Manche tragen ihre Kopftücher gerne und freiwillig. Für andere steht eine Verschleierung symbolisch für Ungleichheit und Diskriminierung aufgrund des Geschlechts – sei es der Hidschab, der Tschador oder die Burka. Die niederländische Fotografin Marinka Masséus möchte mit ihrem Projekt My Stealthy Freedom zeigen, dass es das Recht einer jeden Frau ist, selbst zu entscheiden, ob sie ihren Körper verschleiert oder nicht.

Verstoß gegen die offizielle Kleiderordnung

Im Iran besteht ein Dresscode seit der Revolution im Jahr 1979. Demnach sind iranische Frauen seit bald 40 Jahren dazu verpflichtet, lange Kleider zu tragen und ihre Haare zu bedecken.
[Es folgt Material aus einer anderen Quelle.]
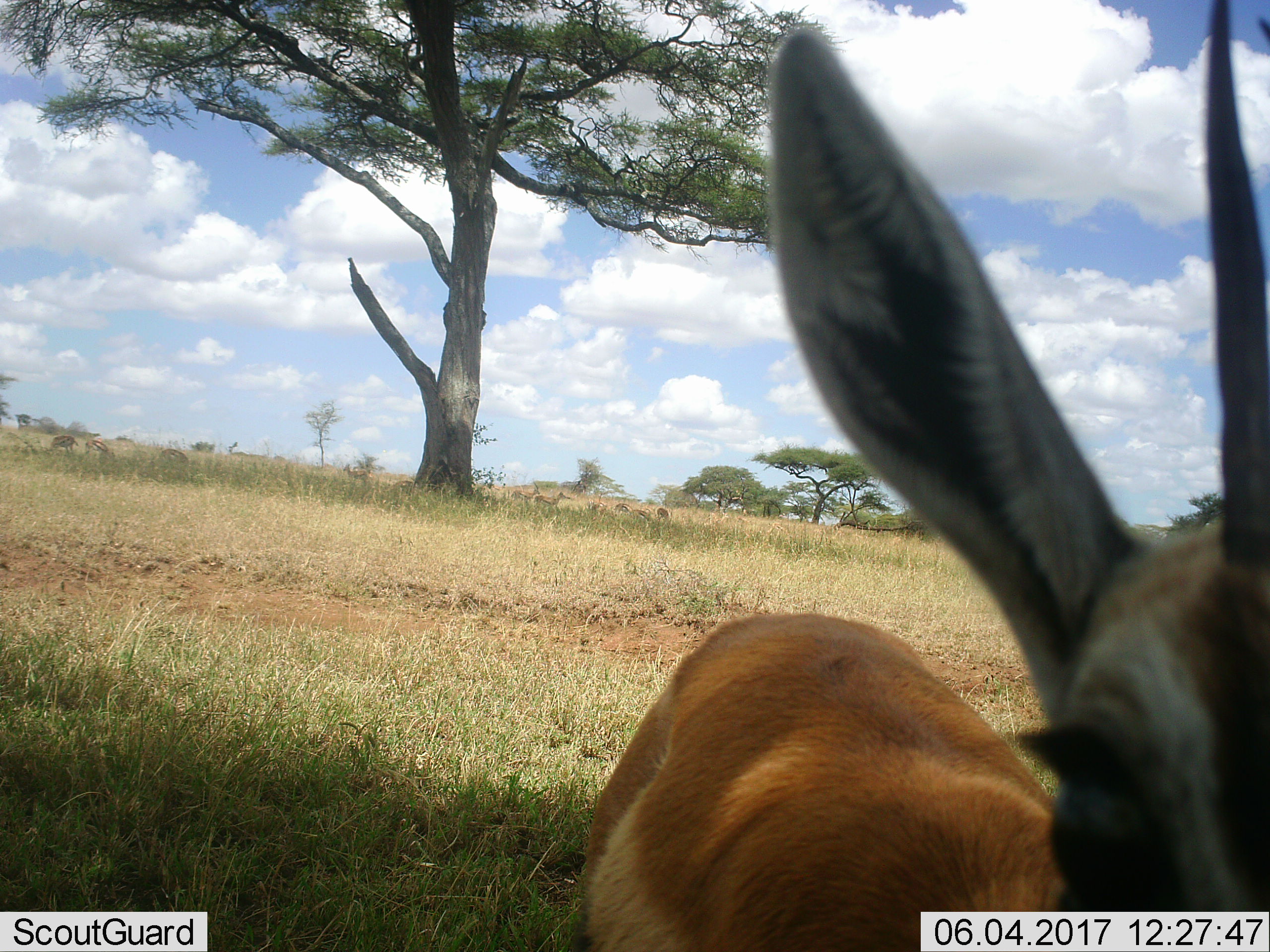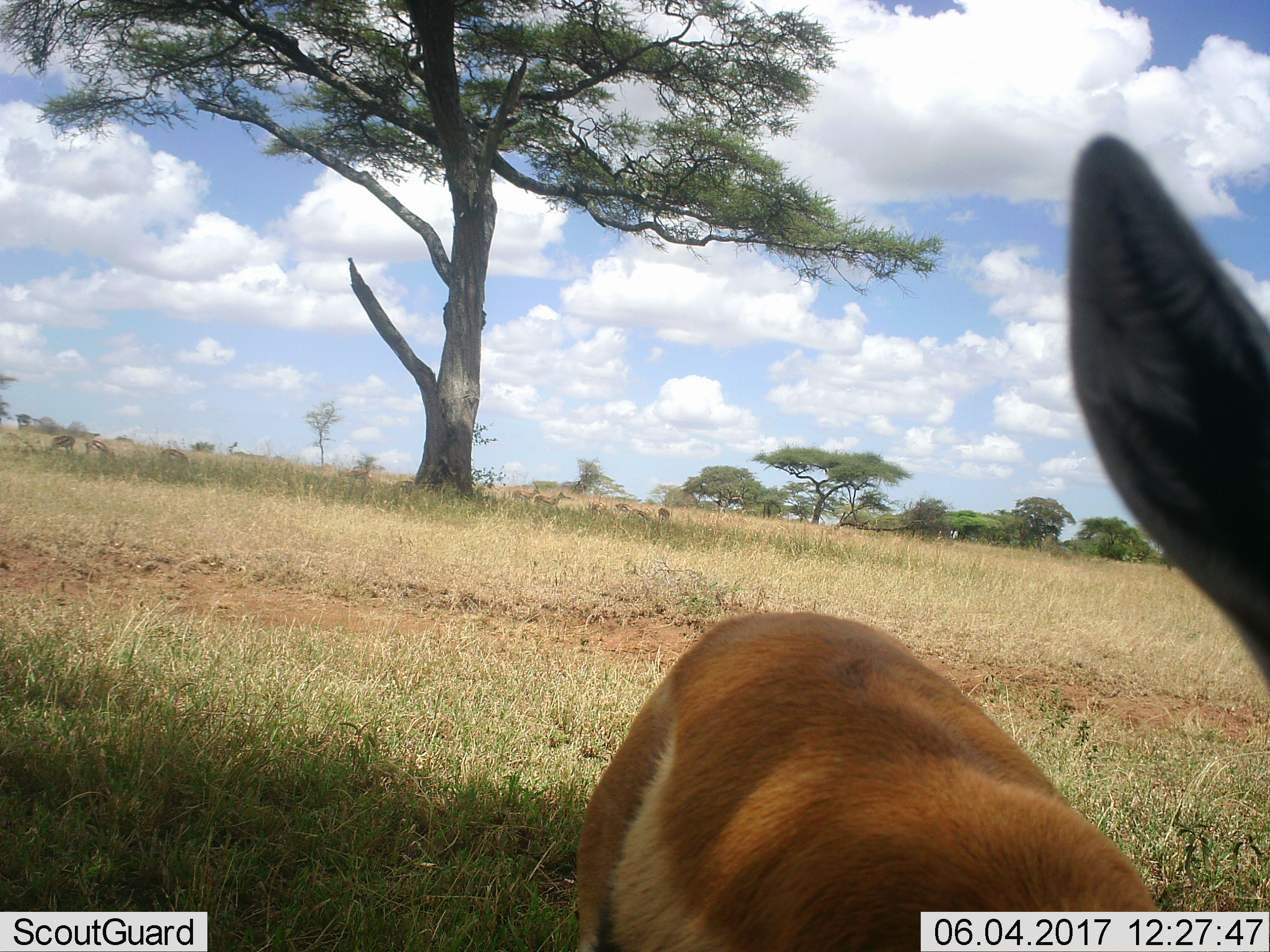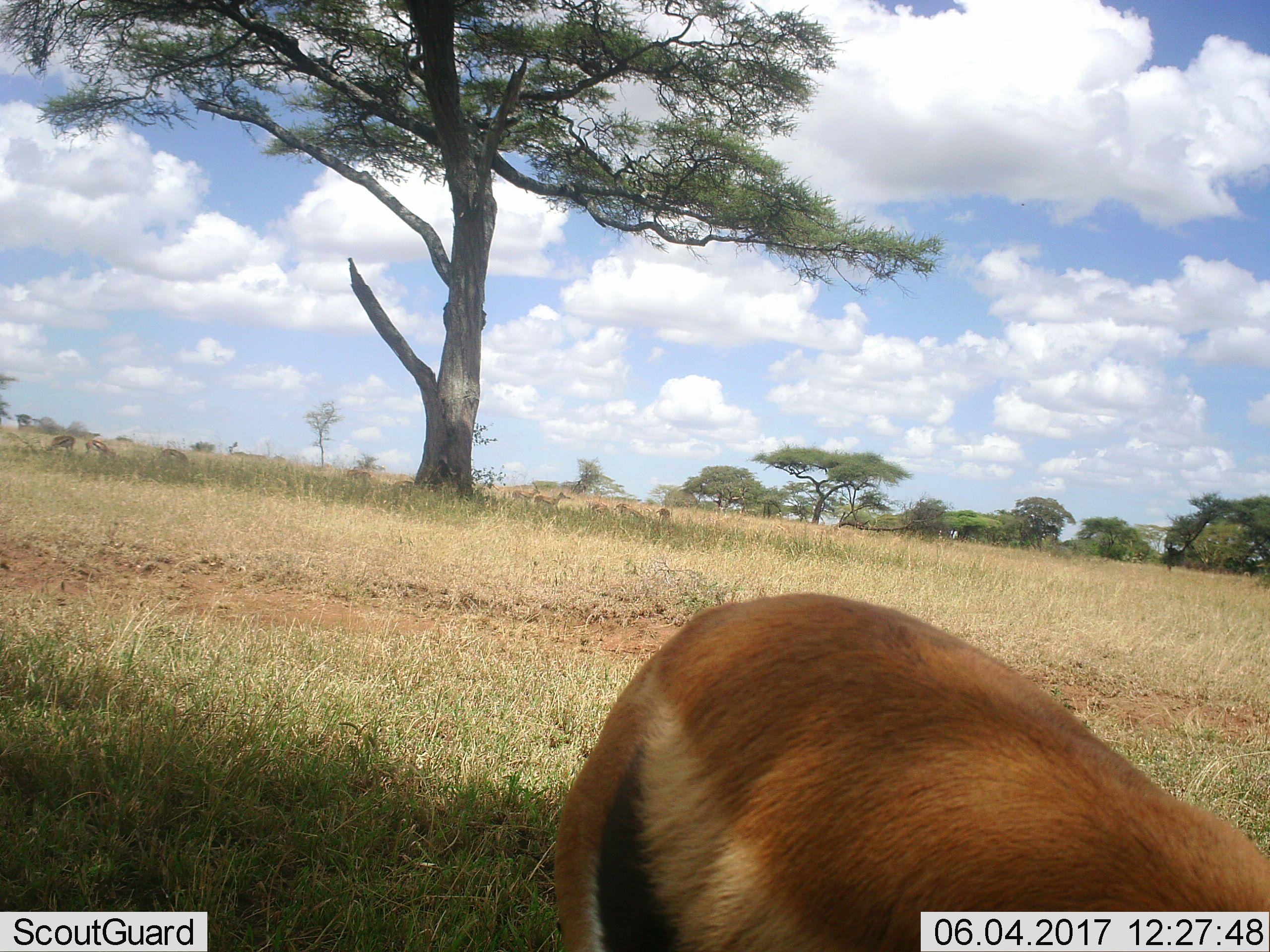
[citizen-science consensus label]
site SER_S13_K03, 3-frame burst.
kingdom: Animalia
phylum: Chordata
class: Mammalia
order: Artiodactyla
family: Bovidae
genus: Eudorcas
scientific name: Eudorcas thomsonii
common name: thomson's gazelle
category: gazellethomsons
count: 10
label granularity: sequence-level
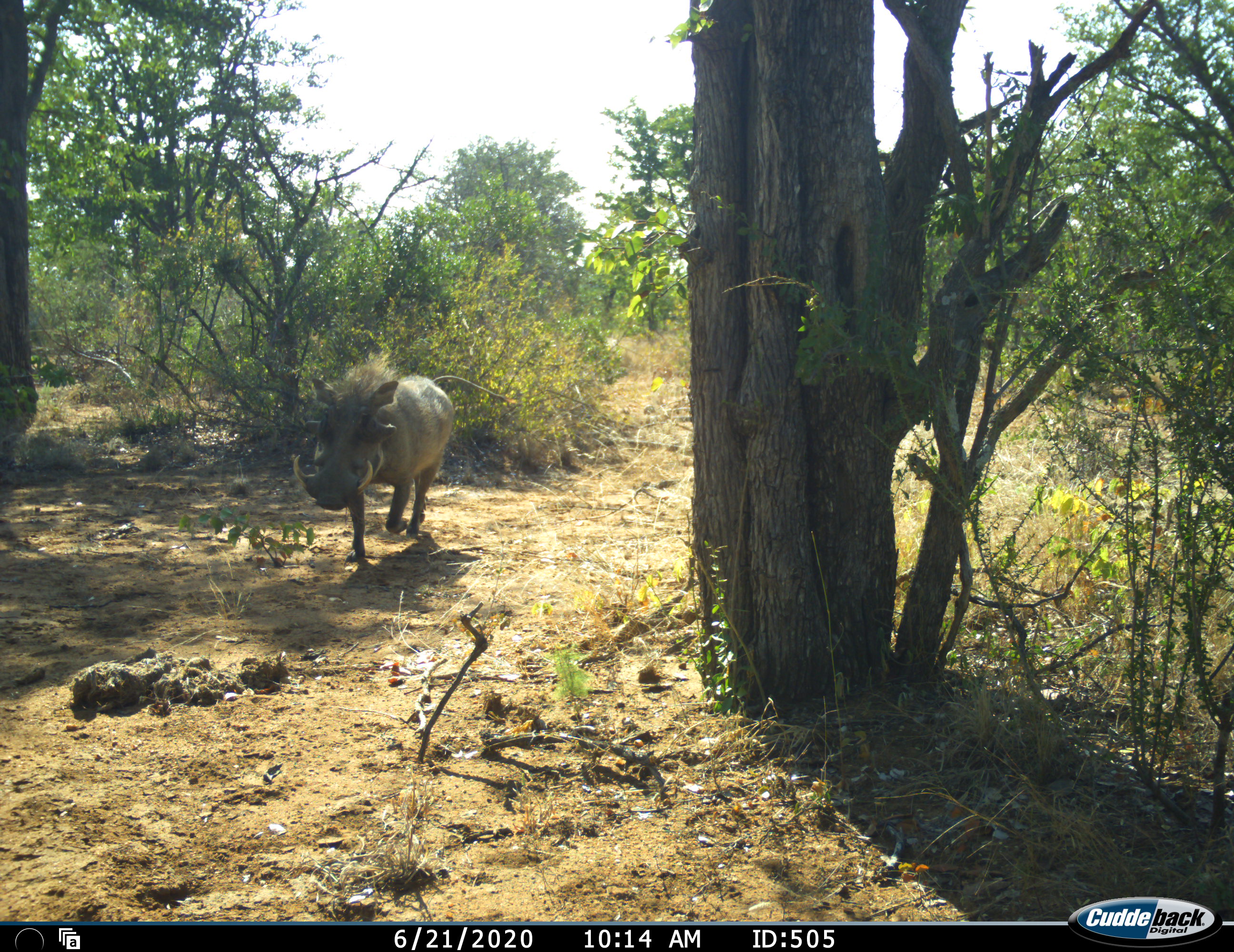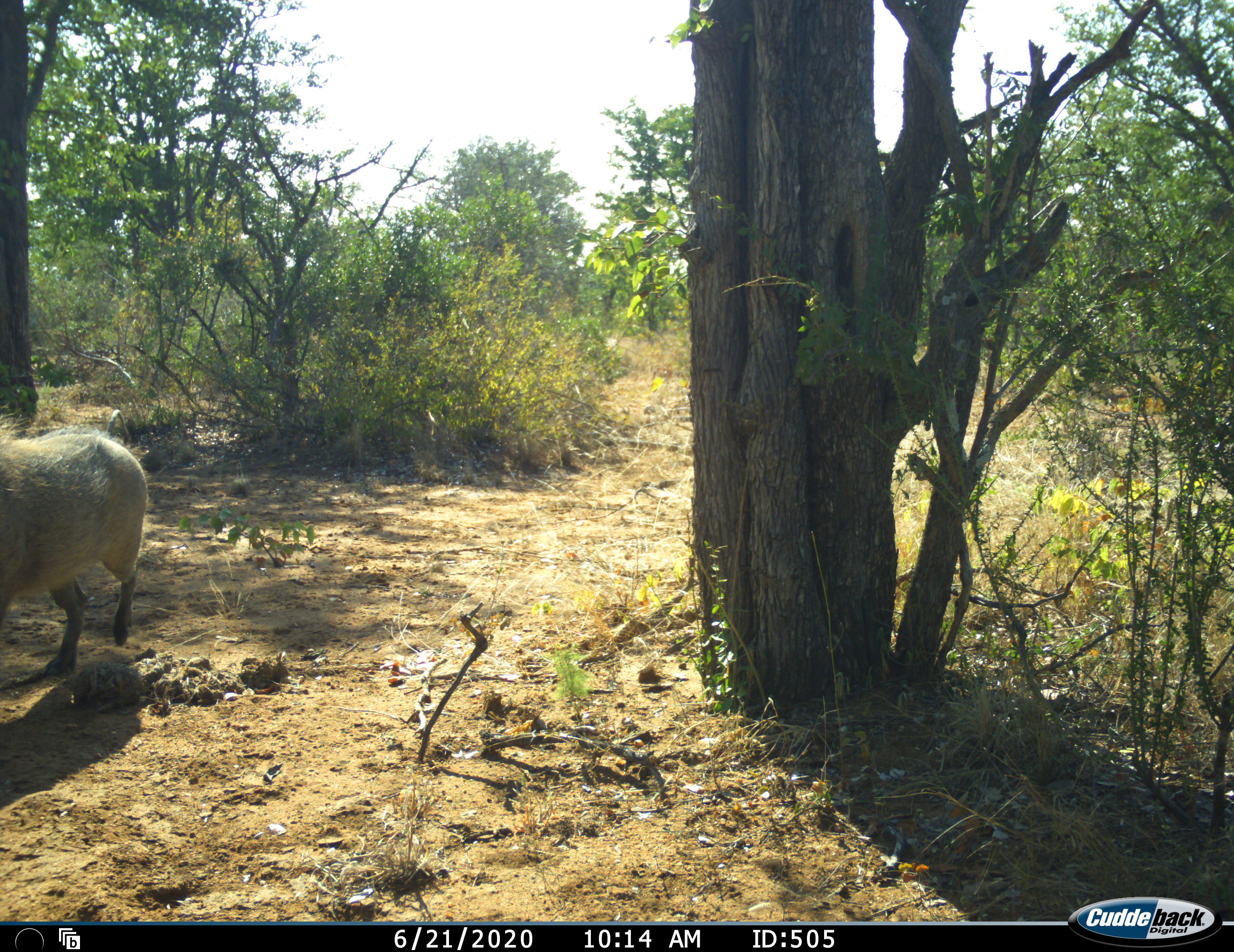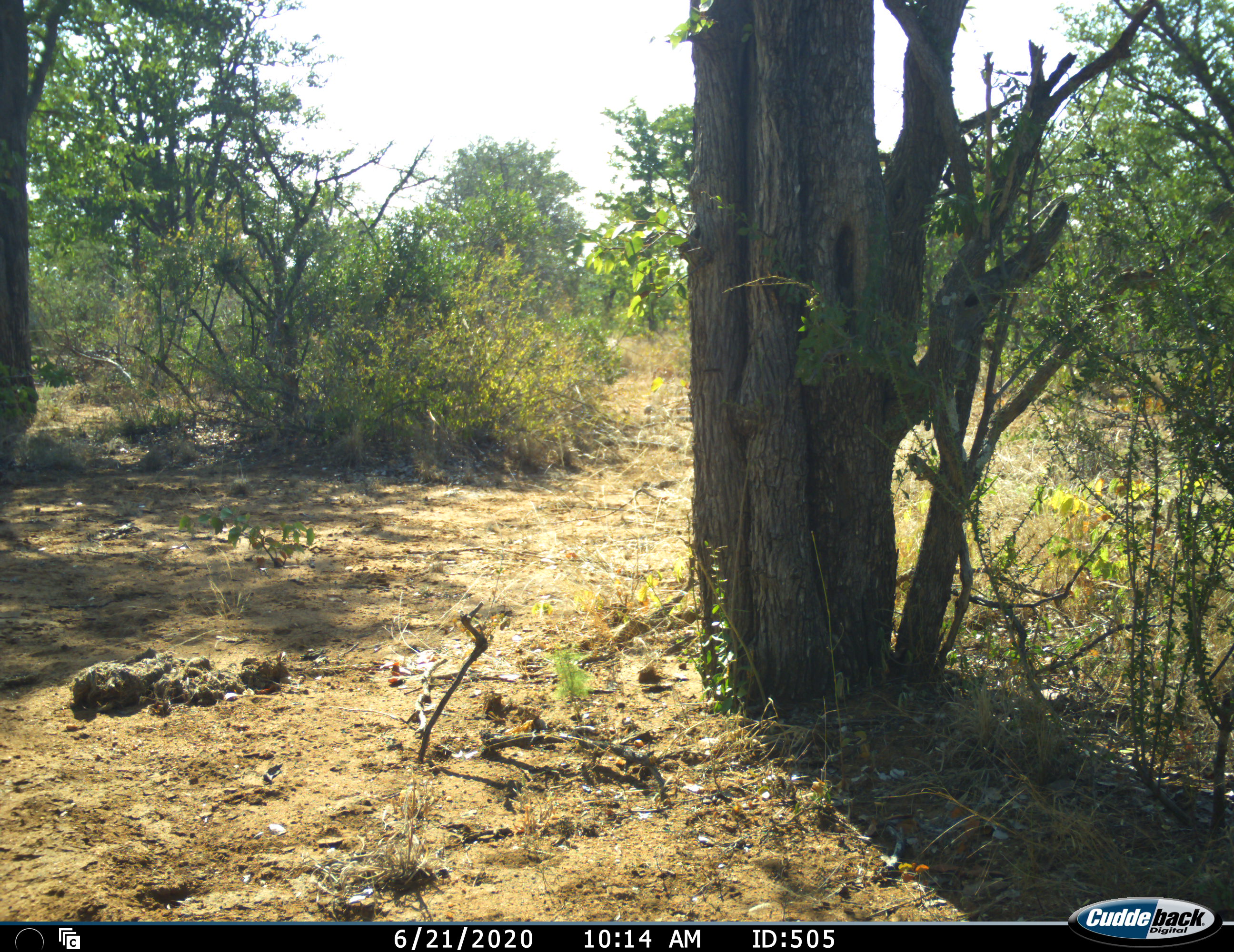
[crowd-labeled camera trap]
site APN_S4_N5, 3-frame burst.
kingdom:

Ein Bruch dieser Regel kann zur Anzeige, Festnahme oder sogar zu Freiheitsstrafen führen.

Nicht jede ist damit einverstanden. Liberaler eingestellte Frauen versuchen seit jeher, diese strengen Grenzen ein wenig zu verrücken. Locker angebrachte Kopftücher, welche die Haare nicht vollständig bedecken, knallige Farben, lackierte Fingernägel, engere Hosen, zu kurze Mäntel. Mit diesen Kleinigkeiten verstoßen sie bewusst immer wieder gegen die konservative Kleiderordnung.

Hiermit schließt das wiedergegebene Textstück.